Утро началось бурно. Когда я проснулась, Эрика рядом не было. Кувшин с молоком и кусок хлеба свидетельствовали о том, что он не хотел будить меня. Я умылась и, возвращаясь в постель, заглянула в купальный чан, будто ожидая, что тот пропоет мне песню о прошедшей ночи…

Но тут открылась дверь и в комнату вошли слуги, что были у нас вчерашним вечером, даже не поздоровавшись, они схватили чан и потащили его по ступеням вниз, оставляя за собой лужи.

— Нельзя ли поосторожнее вы, болваны? Теперь мне придется все убирать по вашей милости, сколько еще раз повторять? — дочь Анны просунула в дверь голову. — Доброе утро, уважаемая дама. Господин попросил принести вам вот это. — С этими словами она переступила порог, осторожно обходя лужи и держа перекинутое через руку платье золотисто-желтого цвета.

— Утром он рассказал нам об ужасном разбойном нападении, когда вы потеряли все свое имущество, и о том, что сегодня он хочет пойти вместе с вами к костюмеру. А пока поносите мое лучшее платье, для меня будет большой честью видеть его на вас.

И беспечно болтая, она помогла мне одеться, спрашивая о том и о сем, а заодно — о моем происхождении.
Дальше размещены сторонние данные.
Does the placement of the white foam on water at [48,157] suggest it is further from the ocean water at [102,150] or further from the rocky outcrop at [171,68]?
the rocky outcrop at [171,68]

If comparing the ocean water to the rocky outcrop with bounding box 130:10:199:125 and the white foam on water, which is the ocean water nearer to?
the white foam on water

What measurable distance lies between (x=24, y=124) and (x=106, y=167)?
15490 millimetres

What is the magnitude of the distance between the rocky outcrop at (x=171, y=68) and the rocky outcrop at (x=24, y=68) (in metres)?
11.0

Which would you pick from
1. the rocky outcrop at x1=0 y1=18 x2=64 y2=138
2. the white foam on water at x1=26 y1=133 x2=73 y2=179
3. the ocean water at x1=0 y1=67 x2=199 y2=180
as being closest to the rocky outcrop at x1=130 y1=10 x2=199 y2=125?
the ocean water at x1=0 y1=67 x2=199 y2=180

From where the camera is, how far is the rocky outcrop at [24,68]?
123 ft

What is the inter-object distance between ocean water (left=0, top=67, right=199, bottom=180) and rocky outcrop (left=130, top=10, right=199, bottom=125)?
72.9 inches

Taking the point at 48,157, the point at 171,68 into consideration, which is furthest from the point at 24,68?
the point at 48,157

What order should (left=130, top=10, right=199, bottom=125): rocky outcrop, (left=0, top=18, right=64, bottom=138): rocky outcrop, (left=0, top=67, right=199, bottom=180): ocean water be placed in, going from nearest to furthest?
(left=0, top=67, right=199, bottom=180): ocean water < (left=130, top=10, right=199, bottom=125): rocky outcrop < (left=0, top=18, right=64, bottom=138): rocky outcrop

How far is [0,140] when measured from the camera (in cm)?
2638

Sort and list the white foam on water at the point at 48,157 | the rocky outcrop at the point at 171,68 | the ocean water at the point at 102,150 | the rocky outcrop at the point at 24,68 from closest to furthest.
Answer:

Вместо ответа я похвалила ее хороший вкус и ловкие руки, которыми она укладывала мне волосы и укрепляла на них вуаль. Она прошептала мне на ухо, что репейник — прекрасное средство для мытья волос; если я разрешу она принесет мне целую коробочку. И еще она знает одну женщину, которая разбирается как использовать то или иное средство.

— Вы позволите?

Вскоре появился Эрик и протянул мне руку, чтобы мы вместе пошли завоевывать Кёльн. Как богачи, заказали паланкин, доставивший нас в пригород. Улицы Кёльна были такими грязными, что ходили по ним пешком только бедняки. Чем ближе оказывались мы к центру города, тем непонятней становился лабиринт улиц. Дома располагались посреди улиц, и повозкам приходилось прокладывать себе путь, огибая их; при этом шум повозчиков, споривших, кто и кому первый должен уступать узкую дорогу для проезда, оглушал.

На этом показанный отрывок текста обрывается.